─── EXTRAIT ───
III. 2015-2021 : La fabrique d’un consensus élitaire ; le paradigme de la radicalisation

  1. Le sport est souvent perçu comme étant intrinsèquement doté de propriétés éducatrices et émancipatrices. En ce sens, il est promu comme un vecteur d’assimilation voire comme un moyen d’ascension sociale pour les populations les plus défavorisées47. Les valeurs qui lui sont associées renvoient généralement à la fraternité, l’inclusion, l’intégration ou encore au vivre ensemble48. Ce mythe de « l’idéologie sportive » a notamment été conforté par le parcours de l’équipe de France de football « black blanc beur » au Mondial de 1998 et se trouve régulièrement relayé lors des réussites des sportifs et sportives issues de l’immigration.

  2. Depuis 2015, en marge de cette vision enchantée, a néanmoins éclos dans le débat public une autre lecture faisant du sport un terrain propice, voire privilégié de la « radicalisation ». Cette évolution n’est pas spécifique au sport et doit être comprise dans un contexte plus large, où les institutions politiques et médiatiques participent à la construction d’un « islam imaginaire » dangereux et incompatible avec la société française49. En effet, en France, le paradigme de la radicalisation50 n’a pas seulement investi le sport, il se trouve rejoué dans une variété de domaines : internet, l’école, la prison, etc.51.

A. La fuite des renseignements généraux et l’émergence du fémonationalisme

  1. De quelle façon se déploie le paradigme de la radicalisation dans la sphère sportive ? L’opinion selon laquelle le sport constitue un lieu de « radicalisation » s’installe en 2015 à la suite de la diffusion dans la presse d’une note du service central du renseignement territorial intitulée « Le sport amateur, vecteur de communautarisme et de radicalité ». Cette publication constitue un moment marquant dans le processus de fabrication du port du foulard dans les compétitions sportives comme un problème public. Elle acte un changement majeur dans la mise en récit du problème, car elle mobilise un champ lexical d’une nouvelle nature, donnant une place prépondérante à la rhétorique du danger et de la menace. Les débats publics ne se limitent plus à dénoncer les supposés actes de communautarisme, mais dépeignent le sport comme un terreau propice à la « radicalisation » islamiste, voire comme un espace de recrutement djihadiste.

« Comment développer le sport, enfin, en laissant les courants religieux les plus hostiles aux valeurs républicaines mettre à bas les fondements de notre société laïque ? Jusqu’à il y a peu, le sport était considéré comme une solution pour aider à l’intégration, à la diffusion de valeurs positives comme le respect des règles et le dépassement de soi. Avec votre gouvernement, madame la ministre, le sport est devenu un nouveau champ de bataille sur lequel reculent nos valeurs républicaines, avec la bénédiction de certains de vos collègues » (Michel Savin, sénateur Les Républicains, débats parlementaires du 16 février 2022).

  1. Ce tournant sécuritaire restructure l’espace des mobilisations contre le foulard dans les compétitions sportives dans la classe politique, désormais porté par des politiques de droite et d’extrême droite.
─── LIGNES FOURNIES ───
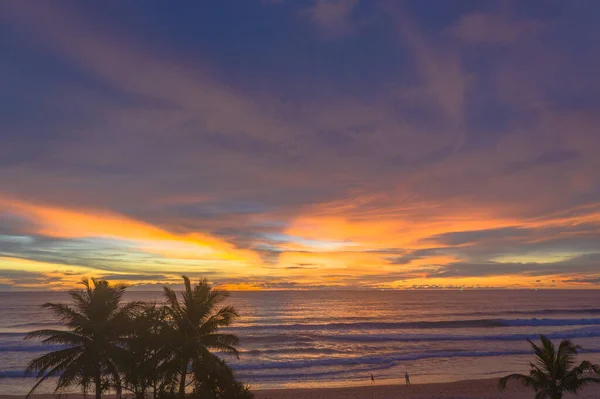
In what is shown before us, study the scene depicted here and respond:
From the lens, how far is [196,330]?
───
─── LIGNES FOURNIES ───
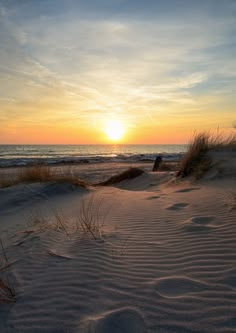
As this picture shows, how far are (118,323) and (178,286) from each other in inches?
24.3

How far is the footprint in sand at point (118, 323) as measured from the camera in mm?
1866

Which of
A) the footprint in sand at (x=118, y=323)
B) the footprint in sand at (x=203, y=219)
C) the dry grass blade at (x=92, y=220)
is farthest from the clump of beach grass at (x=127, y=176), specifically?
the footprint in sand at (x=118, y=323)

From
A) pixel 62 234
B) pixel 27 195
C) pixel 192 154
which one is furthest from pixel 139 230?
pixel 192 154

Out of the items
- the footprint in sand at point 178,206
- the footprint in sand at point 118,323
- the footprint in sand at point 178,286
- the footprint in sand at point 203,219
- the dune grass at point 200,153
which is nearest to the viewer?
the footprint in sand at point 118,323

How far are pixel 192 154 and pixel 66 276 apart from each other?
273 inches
───
CONSIGNE
Reproduisez à l'identique le passage de l'extrait sur le sport et la radicalisation, depuis « 1. Ce tournant » jusqu'à « et d’extrême droite. » inclus. Les lignes fournies ne servent pas pour cet exercice.

RÉPONSE
1. Ce tournant sécuritaire restructure l’espace des mobilisations contre le foulard dans les compétitions sportives dans la classe politique, désormais porté par des politiques de droite et d’extrême droite.